La certificazione energetica degli edifici

Doppio vantaggio: meno consumi, aria più pulita.

A partire dal 2009 dovranno essere certificati tutti gli edifici di nuova costruzione e gli immobili che vengono ristrutturati per almeno il 20% della loro superficie; tale certificazione servirà anche al notaio per le compravendite.
Come già gli elettrodomestici, anche i nuovi edifici saranno contrassegnati da una lettera: le case di classe A, la migliore, saranno quelle con un fabbisogno energetico di 30 kwatt/h al metro quadro per anno; la classe peggiore sarà invece la G con oltre 160 kwatt/h al metro quadro di fabbisogno energetico.



Raggiungere la sostenibilità in edilizia, significa tenere conto contestualmente di precisi criteri e requisiti con cui un corretto costruire deve confrontarsi.

Un buon progetto è sicuramente una mescolanza di:
- qualità dei materiali per la salvaguardia della salute e il benessere dell'abitare; materiali che siano prodotti e smaliti nel modo più naturale possibile;

- impiego di tipologie costruttive tali da permettere una corretta permeabilità, traspirazione e ventilazione dell'edificio;

- utilizzo di impianti e tecnologie che riducano al massimo il fabbisogno energetico dell'edificio;

- flessibilità degli edifici ad eventuali rimozioni, sostituzioni o integrazioni degli impianti e a possibili ampliamenti o cambiamenti di destinazione d'uso.

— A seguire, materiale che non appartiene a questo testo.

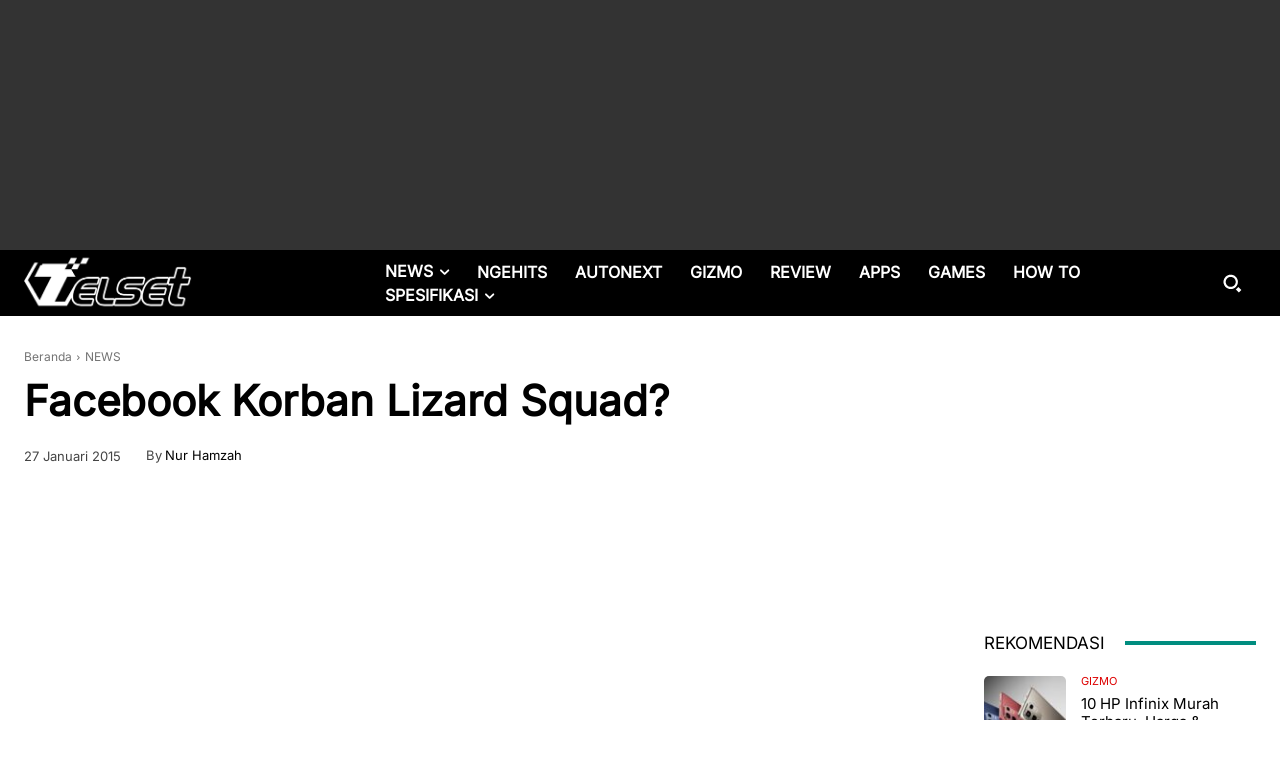

--- FILE ---
content_type: text/html; charset=UTF-8
request_url: https://telset.id/wp-admin/admin-ajax.php?td_theme_name=Newspaper&v=12.7.3
body_size: -151
content:
{"95104":211}

--- FILE ---
content_type: text/html; charset=utf-8
request_url: https://www.google.com/recaptcha/api2/aframe
body_size: 266
content:
<!DOCTYPE HTML><html><head><meta http-equiv="content-type" content="text/html; charset=UTF-8"></head><body><script nonce="x6vrFigsS_qylOEjUXvFOg">/** Anti-fraud and anti-abuse applications only. See google.com/recaptcha */ try{var clients={'sodar':'https://pagead2.googlesyndication.com/pagead/sodar?'};window.addEventListener("message",function(a){try{if(a.source===window.parent){var b=JSON.parse(a.data);var c=clients[b['id']];if(c){var d=document.createElement('img');d.src=c+b['params']+'&rc='+(localStorage.getItem("rc::a")?sessionStorage.getItem("rc::b"):"");window.document.body.appendChild(d);sessionStorage.setItem("rc::e",parseInt(sessionStorage.getItem("rc::e")||0)+1);localStorage.setItem("rc::h",'1769000369845');}}}catch(b){}});window.parent.postMessage("_grecaptcha_ready", "*");}catch(b){}</script></body></html>

--- FILE ---
content_type: application/javascript; charset=utf-8
request_url: https://fundingchoicesmessages.google.com/f/AGSKWxXgr9YsmFRRZRqx8jDC0reR9Y-o85k5i0cA0n5kp9xRz3PMSqkbELomqKeEHpV8WTgkzm0wlMtOQ7435XubahlNDk13NTa04GZ77n144t3T4ctSwLEXWE4EhtFGKyaWMdnOkHJzs1YlAPgAxA3cvwtVLa9IzxHia2nvFnQSyfeLwtC8RnKhJMCwo_yP/_=DisplayAd&/camaoAdsenseHomepage./showSp.php?/report_ad./adlargefooter2.
body_size: -1294
content:
window['d6e404d4-d609-4deb-a51c-343049997da7'] = true;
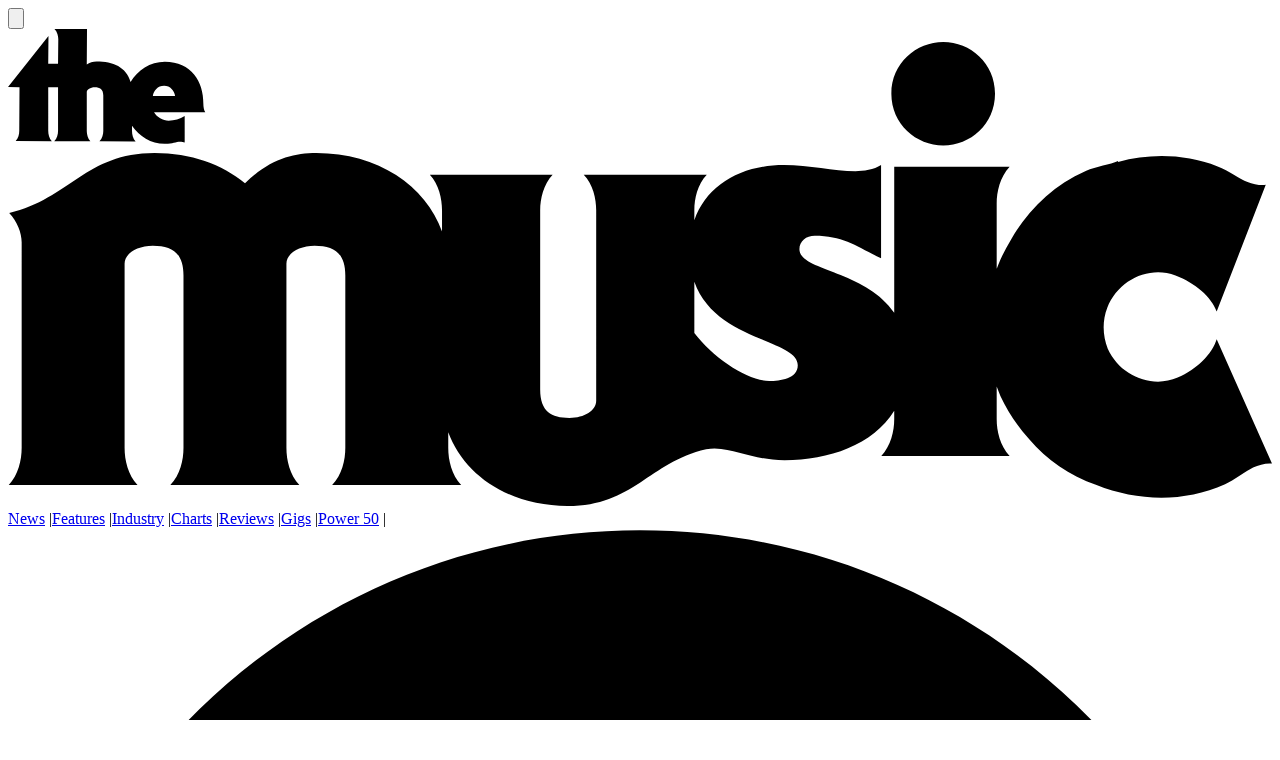

--- FILE ---
content_type: application/javascript; charset=utf-8
request_url: https://fundingchoicesmessages.google.com/f/AGSKWxXyxwe_CzVsRxoRrUxZNetvuzfuyFjXTy2QBLDkIWtc3_ZIXT4q_qxPv5vtQX56aapnufw2JE6s2ZBMkFxvnP4J7YyqxPjU0AW4JQaWrUrKKOSNazoxV1S9-JiTWejlTsF0ETzop_vXGRMxZ9vVh3IScQwYFiPhKUVF6LcbdOP1Ygz2zi97zVK1ahE_/_/blog-ad-/prehead/ads_/ad/960x60./google_afs./home/ads_
body_size: -1289
content:
window['2e6f0433-d4e3-4483-9711-285321c45957'] = true;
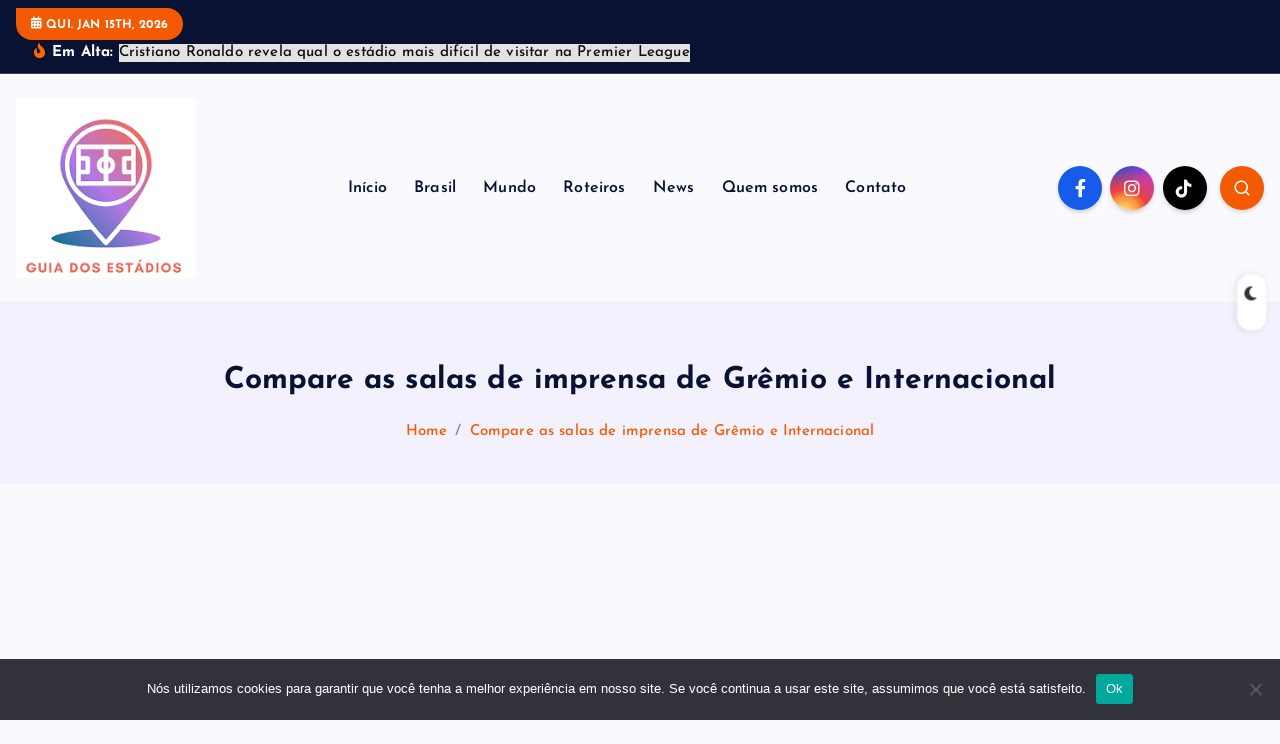

--- FILE ---
content_type: text/html; charset=utf-8
request_url: https://www.google.com/recaptcha/api2/aframe
body_size: 182
content:
<!DOCTYPE HTML><html><head><meta http-equiv="content-type" content="text/html; charset=UTF-8"></head><body><script nonce="LrJdnztrsCixLU4vhRKbfQ">/** Anti-fraud and anti-abuse applications only. See google.com/recaptcha */ try{var clients={'sodar':'https://pagead2.googlesyndication.com/pagead/sodar?'};window.addEventListener("message",function(a){try{if(a.source===window.parent){var b=JSON.parse(a.data);var c=clients[b['id']];if(c){var d=document.createElement('img');d.src=c+b['params']+'&rc='+(localStorage.getItem("rc::a")?sessionStorage.getItem("rc::b"):"");window.document.body.appendChild(d);sessionStorage.setItem("rc::e",parseInt(sessionStorage.getItem("rc::e")||0)+1);localStorage.setItem("rc::h",'1768489746883');}}}catch(b){}});window.parent.postMessage("_grecaptcha_ready", "*");}catch(b){}</script></body></html>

Nel caso di una nuova costruzione, un'attenta fase progettuale dovrà tenere conto
del tipo di edificio, della destinazione d'uso dei locali, dell'ubicazione geografica, dei
giusti spessori della muratura (monostrato, pluristrato, ecc.), dei materiali più adatti a seconda della zona climatica in cui ci si trova (mattoni, pietra, isolanti come sughero, fibre di cellulosa, ecc.). Un buon isolamento comporta muri e coperture asciutti
e garantisce una buona traspirabilità, assorbenza, coibenza e condizioni microclimatiche interne equilibrate.

Le modalità di certificazione però varieranno da regione a regione ed avranno un costo contenuto se si sarà già in possesso delle certificazioni utili, mentre il costo salirà anche fino a 1000 euro nel caso in cui si debbano compiere tutti i rilievi (controllo dei materiali, degli infissi e degli impianti).
In Lombardia e nelle provincie autonome di Trento e Bolzano, il regolamento è già in vigore. Si chiama infatti CasaClima l'agenzia di certificazione creata dalla provincia di Bolzano e che dal 2002 ad oggi ha certificato circa 700 edifici nella propria provincia ed altri 40 circa nel resto d'Italia, da Milano a Firenze, da Parma a Bologna. 
In attesa che la propria regione si organizzi infatti da tutta Italia si può far certificare la propria casa da CasaClima (http://www.agenziacasaclima.it). 
Giocando d'anticipo rispetto alle indicazioni del governo, nel 2005 la provincia di Milano ha emanato alcuni regolamenti edilizi. A distanza di tre anni, nel villaggio Malaspina di Pioltello e a Carugate, due comuni del milanese, sono stati completati i primi edifici di classe B (circa 50 kwatt/h al metro quadro di fabbisogno energetico). Altri sono in costruzione a Cusago e Bareggio. 

Il vantaggio? Riscaldare questi appartamenti costerà il 40% in meno: sulla bolletta saranno circa 500 euro in meno l'anno, con in più una riduzione del 52% delle emissioni di CO2. 
E i vincoli per chi aderisce? Nei progetti per le nuove costruzioni devono essere previsti interventi come l'isolamento termico delle pareti, e sistemi di riscaldamento ad alto rendimento come le caldaie a compensazione o le pompe di calore che utilizzano le acque di falda. 

Se tutti i comuni adottassero queste soluzioni le emissioni di CO2 nell'aria sarebbero dimezzate.
In pratica, costruire meglio le case è il primo requisito per risparmiare e dare una mano all'ambiente. Senza contare che vivere in una casa ben isolata e ben orientata è anche un vantaggio per la salute e per il benessere di chi ci vive.